***** DATA FOR PROCESSING *****

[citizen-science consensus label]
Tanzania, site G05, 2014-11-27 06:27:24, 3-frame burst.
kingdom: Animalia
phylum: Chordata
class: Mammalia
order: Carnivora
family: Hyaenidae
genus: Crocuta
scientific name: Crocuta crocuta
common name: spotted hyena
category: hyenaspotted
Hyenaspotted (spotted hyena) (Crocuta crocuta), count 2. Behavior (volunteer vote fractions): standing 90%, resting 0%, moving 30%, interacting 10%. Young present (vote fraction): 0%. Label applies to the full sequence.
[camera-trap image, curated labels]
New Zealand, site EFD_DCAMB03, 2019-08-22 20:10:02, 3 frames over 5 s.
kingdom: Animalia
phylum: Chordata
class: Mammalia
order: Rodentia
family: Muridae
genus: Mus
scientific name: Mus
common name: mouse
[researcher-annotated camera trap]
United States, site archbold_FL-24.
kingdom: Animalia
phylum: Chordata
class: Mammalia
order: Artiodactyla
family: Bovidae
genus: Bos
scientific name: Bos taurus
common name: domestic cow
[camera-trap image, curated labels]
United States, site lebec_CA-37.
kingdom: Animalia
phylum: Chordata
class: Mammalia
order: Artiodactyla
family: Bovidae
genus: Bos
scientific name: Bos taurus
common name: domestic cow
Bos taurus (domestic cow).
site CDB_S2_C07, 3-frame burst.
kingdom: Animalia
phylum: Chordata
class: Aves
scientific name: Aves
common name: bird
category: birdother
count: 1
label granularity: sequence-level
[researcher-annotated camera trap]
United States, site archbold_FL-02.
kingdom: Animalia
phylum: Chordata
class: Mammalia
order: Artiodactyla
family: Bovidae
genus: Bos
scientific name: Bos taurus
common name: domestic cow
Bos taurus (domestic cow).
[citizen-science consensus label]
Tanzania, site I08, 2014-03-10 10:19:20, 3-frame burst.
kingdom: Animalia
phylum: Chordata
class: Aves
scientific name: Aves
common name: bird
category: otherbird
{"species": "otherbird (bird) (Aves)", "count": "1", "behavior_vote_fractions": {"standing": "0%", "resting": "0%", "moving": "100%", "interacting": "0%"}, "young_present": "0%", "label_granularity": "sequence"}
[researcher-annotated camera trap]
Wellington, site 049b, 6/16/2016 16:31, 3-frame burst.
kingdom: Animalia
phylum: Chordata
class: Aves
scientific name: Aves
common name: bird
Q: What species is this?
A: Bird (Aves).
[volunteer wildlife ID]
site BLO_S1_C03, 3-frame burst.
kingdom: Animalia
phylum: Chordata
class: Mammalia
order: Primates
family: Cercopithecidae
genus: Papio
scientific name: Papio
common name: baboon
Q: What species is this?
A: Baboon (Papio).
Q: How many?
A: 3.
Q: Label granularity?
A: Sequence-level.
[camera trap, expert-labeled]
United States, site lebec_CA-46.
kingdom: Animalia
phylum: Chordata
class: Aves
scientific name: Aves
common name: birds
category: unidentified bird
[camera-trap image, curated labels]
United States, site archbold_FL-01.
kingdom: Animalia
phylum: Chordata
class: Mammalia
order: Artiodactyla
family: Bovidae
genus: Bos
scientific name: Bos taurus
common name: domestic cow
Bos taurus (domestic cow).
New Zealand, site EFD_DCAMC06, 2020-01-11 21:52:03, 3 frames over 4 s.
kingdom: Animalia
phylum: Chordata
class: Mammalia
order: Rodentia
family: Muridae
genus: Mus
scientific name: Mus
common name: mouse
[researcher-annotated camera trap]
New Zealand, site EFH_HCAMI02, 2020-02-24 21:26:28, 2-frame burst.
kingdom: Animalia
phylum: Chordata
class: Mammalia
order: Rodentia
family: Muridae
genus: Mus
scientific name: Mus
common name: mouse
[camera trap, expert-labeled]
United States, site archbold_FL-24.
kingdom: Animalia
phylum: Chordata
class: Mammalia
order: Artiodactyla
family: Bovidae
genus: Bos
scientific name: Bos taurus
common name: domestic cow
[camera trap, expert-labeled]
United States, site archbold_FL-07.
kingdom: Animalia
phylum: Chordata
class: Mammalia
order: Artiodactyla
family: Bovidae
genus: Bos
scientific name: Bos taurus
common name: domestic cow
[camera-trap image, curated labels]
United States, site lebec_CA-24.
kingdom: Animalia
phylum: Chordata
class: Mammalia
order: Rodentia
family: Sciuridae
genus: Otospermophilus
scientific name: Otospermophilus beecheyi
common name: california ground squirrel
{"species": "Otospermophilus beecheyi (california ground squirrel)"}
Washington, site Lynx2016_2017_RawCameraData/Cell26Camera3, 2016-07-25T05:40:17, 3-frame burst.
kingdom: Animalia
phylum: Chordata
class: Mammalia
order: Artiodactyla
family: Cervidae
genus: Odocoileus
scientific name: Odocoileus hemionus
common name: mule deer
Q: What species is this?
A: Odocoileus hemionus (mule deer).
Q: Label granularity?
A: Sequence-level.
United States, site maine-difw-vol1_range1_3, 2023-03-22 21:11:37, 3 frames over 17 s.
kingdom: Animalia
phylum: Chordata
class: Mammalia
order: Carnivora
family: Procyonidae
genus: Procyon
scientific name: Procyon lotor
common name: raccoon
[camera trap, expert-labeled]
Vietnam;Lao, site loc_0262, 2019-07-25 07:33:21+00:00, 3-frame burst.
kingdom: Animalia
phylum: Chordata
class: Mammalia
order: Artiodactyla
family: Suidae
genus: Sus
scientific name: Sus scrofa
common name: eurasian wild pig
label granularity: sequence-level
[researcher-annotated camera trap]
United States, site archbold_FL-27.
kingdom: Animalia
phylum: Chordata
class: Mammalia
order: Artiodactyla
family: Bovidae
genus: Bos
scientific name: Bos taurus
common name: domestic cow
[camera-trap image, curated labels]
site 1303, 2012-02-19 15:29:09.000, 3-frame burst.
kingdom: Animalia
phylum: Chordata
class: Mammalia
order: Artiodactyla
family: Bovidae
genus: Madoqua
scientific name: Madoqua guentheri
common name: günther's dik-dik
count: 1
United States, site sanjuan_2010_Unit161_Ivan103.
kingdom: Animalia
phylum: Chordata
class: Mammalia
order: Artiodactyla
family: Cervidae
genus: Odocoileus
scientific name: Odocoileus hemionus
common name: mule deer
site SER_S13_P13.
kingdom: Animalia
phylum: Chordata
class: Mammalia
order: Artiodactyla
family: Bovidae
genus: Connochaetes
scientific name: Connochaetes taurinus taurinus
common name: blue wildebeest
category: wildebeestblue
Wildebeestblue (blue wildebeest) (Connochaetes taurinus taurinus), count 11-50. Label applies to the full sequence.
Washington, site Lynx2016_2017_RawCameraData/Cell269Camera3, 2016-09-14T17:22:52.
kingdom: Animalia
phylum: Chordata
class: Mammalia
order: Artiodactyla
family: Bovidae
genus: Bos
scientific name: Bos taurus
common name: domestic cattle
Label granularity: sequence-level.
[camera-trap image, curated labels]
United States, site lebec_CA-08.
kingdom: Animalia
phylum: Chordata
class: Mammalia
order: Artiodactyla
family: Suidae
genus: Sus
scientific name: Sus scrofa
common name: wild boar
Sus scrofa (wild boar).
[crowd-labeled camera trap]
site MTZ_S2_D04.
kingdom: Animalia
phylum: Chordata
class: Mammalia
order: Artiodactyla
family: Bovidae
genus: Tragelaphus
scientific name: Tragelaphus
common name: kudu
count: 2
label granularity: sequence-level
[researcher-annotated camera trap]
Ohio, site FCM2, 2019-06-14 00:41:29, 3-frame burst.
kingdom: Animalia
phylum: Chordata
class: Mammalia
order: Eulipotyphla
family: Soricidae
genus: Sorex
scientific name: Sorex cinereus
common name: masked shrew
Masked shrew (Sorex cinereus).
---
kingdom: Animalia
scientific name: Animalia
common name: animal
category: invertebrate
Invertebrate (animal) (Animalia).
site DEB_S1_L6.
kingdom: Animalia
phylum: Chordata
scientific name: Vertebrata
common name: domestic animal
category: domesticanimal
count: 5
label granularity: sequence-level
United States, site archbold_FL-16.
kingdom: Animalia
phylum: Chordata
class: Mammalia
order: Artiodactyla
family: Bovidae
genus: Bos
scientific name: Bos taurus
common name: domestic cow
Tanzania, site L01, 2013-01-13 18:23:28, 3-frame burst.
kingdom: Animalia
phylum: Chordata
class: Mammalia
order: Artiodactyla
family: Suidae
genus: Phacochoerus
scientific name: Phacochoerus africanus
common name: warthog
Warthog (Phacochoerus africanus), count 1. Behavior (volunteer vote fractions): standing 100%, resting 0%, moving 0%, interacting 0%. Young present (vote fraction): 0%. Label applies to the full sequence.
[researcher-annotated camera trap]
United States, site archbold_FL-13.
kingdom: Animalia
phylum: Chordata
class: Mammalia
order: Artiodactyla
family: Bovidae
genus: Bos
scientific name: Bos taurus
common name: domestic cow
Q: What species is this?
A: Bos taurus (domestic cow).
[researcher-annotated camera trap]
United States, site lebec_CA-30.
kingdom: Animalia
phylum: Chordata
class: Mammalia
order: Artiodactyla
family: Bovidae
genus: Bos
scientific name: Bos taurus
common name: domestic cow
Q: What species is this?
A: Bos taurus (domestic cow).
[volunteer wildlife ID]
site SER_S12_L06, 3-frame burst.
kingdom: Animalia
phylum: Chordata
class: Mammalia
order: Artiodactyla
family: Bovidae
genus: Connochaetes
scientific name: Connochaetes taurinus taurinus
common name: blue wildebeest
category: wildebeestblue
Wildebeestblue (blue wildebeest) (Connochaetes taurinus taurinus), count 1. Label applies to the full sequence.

*****

[EXERCISE GOAL] Lines from the start of the material above through the line containing "category: otherbird" are to be duplicated exactly, and only those.

[TASK SOLUTION]
[citizen-science consensus label]
Tanzania, site G05, 2014-11-27 06:27:24, 3-frame burst.
kingdom: Animalia
phylum: Chordata
class: Mammalia
order: Carnivora
family: Hyaenidae
genus: Crocuta
scientific name: Crocuta crocuta
common name: spotted hyena
category: hyenaspotted
Hyenaspotted (spotted hyena) (Crocuta crocuta), count 2. Behavior (volunteer vote fractions): standing 90%, resting 0%, moving 30%, interacting 10%. Young present (vote fraction): 0%. Label applies to the full sequence.
[camera-trap image, curated labels]
New Zealand, site EFD_DCAMB03, 2019-08-22 20:10:02, 3 frames over 5 s.
kingdom: Animalia
phylum: Chordata
class: Mammalia
order: Rodentia
family: Muridae
genus: Mus
scientific name: Mus
common name: mouse
[researcher-annotated camera trap]
United States, site archbold_FL-24.
kingdom: Animalia
phylum: Chordata
class: Mammalia
order: Artiodactyla
family: Bovidae
genus: Bos
scientific name: Bos taurus
common name: domestic cow
[camera-trap image, curated labels]
United States, site lebec_CA-37.
kingdom: Animalia
phylum: Chordata
class: Mammalia
order: Artiodactyla
family: Bovidae
genus: Bos
scientific name: Bos taurus
common name: domestic cow
Bos taurus (domestic cow).
site CDB_S2_C07, 3-frame burst.
kingdom: Animalia
phylum: Chordata
class: Aves
scientific name: Aves
common name: bird
category: birdother
count: 1
label granularity: sequence-level
[researcher-annotated camera trap]
United States, site archbold_FL-02.
kingdom: Animalia
phylum: Chordata
class: Mammalia
order: Artiodactyla
family: Bovidae
genus: Bos
scientific name: Bos taurus
common name: domestic cow
Bos taurus (domestic cow).
[citizen-science consensus label]
Tanzania, site I08, 2014-03-10 10:19:20, 3-frame burst.
kingdom: Animalia
phylum: Chordata
class: Aves
scientific name: Aves
common name: bird
category: otherbird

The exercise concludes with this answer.